We have to be tough to be kind. This is the truth. The Lord healed this poor woman, not only because he wanted to – it was his great kindness and compassion – but to say to us, ‘Look, you are like this too’, but at a different level, in a spiritual way. This poor woman could be so disabled and even in pain, but if she loved God and trusted in Christ, she could still go to heaven. But with your kind of disability: if you have never come to Christ for conversion, you are not going to heaven. Your disability will ruin you for all eternity. Don't be tempted to respond, ‘Well, a lot of what you say may be true. Yes, I have to admit it. I sin and I have lusts. I have done some awful things, and I have been cruel and deceitful and greedy and proud. But this is in everybody; I can change it.’ You cannot. You may be able to change yourself a little bit, but you will soon slip back, because you don't know God and you don't know Christ, and you haven't got his help, and without it you cannot do it. You cannot alter these things, and what are you going to do about the past even if you could? You are under God's condemnation for all the sins you've committed up till now. This woman could not cure herself and nor can we.
Her condition was also unsightly and so is ours. Her condition was also unhappy and so is ours. We can be happy even when we are not converted in fits and starts for periods of time, when we have got things we want, when things are going our way, when somebody loves us, when we are in a very beautiful place. That is the goodness of God even to those who do not serve him. However, you have also known times when you wish there was more to life, when you come to the end of your tether, when you know that this life is not worth it, if this is all there is.
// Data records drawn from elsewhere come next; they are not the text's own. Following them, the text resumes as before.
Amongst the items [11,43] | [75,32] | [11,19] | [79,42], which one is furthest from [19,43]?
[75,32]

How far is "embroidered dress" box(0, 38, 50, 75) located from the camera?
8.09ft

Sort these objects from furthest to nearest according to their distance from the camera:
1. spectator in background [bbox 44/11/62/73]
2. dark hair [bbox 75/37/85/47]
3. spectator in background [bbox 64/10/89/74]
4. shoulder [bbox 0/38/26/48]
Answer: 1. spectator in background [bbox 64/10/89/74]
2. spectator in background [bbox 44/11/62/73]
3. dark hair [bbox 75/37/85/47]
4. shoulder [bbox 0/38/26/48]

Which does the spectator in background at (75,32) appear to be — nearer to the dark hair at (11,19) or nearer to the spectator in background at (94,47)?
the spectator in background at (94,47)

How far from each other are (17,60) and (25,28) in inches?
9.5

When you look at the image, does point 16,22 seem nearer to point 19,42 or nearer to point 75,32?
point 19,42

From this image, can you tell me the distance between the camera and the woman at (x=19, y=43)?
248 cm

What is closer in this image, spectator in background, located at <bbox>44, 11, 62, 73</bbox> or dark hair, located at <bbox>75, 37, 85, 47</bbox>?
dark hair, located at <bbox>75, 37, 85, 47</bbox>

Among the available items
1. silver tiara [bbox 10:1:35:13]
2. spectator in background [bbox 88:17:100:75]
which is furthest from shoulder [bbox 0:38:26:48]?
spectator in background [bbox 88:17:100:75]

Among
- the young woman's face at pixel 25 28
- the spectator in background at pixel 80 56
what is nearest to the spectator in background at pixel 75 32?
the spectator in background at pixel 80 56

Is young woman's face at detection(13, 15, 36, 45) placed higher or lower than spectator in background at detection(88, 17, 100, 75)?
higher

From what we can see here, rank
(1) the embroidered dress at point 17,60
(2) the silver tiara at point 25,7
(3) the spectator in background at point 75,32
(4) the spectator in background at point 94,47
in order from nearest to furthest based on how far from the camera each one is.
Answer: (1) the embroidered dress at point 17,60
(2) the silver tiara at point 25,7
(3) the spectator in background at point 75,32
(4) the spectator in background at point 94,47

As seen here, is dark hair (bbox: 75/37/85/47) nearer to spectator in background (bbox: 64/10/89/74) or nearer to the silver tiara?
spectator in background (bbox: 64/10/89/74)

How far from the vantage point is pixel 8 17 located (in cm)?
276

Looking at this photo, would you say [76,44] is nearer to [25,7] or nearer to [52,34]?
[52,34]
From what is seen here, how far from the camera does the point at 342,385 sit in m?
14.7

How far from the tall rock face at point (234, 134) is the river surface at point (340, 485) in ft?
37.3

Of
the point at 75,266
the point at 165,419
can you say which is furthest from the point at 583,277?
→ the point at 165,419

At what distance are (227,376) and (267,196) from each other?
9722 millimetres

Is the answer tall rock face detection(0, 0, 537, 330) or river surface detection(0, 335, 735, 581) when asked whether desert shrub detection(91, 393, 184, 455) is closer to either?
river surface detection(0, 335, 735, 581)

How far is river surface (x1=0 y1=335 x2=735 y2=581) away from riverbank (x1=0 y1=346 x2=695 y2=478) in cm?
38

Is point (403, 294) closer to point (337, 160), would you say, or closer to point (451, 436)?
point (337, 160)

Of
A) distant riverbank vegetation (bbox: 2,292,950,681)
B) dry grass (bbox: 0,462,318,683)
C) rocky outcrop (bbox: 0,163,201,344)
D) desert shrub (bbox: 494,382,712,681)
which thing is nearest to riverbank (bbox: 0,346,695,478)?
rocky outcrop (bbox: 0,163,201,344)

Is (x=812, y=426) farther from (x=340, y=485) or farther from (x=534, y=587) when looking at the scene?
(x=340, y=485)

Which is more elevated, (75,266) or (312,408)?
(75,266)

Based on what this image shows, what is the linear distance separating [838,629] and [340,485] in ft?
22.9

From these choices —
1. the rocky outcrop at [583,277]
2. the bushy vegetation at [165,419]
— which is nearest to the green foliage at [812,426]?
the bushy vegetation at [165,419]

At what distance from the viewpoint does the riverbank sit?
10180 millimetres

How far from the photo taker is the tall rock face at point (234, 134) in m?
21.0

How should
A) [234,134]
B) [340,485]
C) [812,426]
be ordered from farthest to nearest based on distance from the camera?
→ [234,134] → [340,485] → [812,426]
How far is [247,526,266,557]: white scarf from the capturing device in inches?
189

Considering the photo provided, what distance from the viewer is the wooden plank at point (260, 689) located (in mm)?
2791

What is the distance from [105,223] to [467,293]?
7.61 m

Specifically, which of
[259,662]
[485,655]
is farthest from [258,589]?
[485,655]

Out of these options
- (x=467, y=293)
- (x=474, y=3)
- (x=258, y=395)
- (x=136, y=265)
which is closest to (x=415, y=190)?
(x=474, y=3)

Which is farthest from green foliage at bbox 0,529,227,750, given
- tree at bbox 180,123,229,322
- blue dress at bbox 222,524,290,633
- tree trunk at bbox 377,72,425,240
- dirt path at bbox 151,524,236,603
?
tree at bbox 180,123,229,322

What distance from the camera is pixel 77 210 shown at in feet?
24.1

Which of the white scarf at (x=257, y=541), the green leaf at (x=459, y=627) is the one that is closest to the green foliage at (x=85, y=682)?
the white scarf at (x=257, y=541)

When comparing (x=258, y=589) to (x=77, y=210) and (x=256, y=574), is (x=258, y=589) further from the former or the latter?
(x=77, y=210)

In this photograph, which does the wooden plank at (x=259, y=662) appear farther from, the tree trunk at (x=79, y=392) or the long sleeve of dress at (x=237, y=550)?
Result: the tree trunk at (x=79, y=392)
Some people are buoyant up to the age of 20, 25, and they seem to rise over everything, and then a bad period hits them, maybe at 25, maybe at 30. You cannot have peace and satisfaction and inner happiness and harmony with yourself without Christ, without being a complete person, without knowing him.
Before we are converted to God, before we ever seek him and find him, we are deformed and we are not as we were intended to be. We were not intended to be like animals with no spiritual life, no communion with God, no understanding of the things of God and the purpose of life. We were not intended to have buried within us this great sin tendency so that we don't do the things we ought to do but we do the things which we should not do, and we love doing them. We were never meant to be depraved and hopeless: this is a deformity and we are ugly in God's sight. What characterises us? There is so much pride; we are so pleased with ourselves, so driven by our pride, so shallow, full of deceitfulness. The trouble with us is we don't see it. We don't realise how deformed we are, viewed from heaven.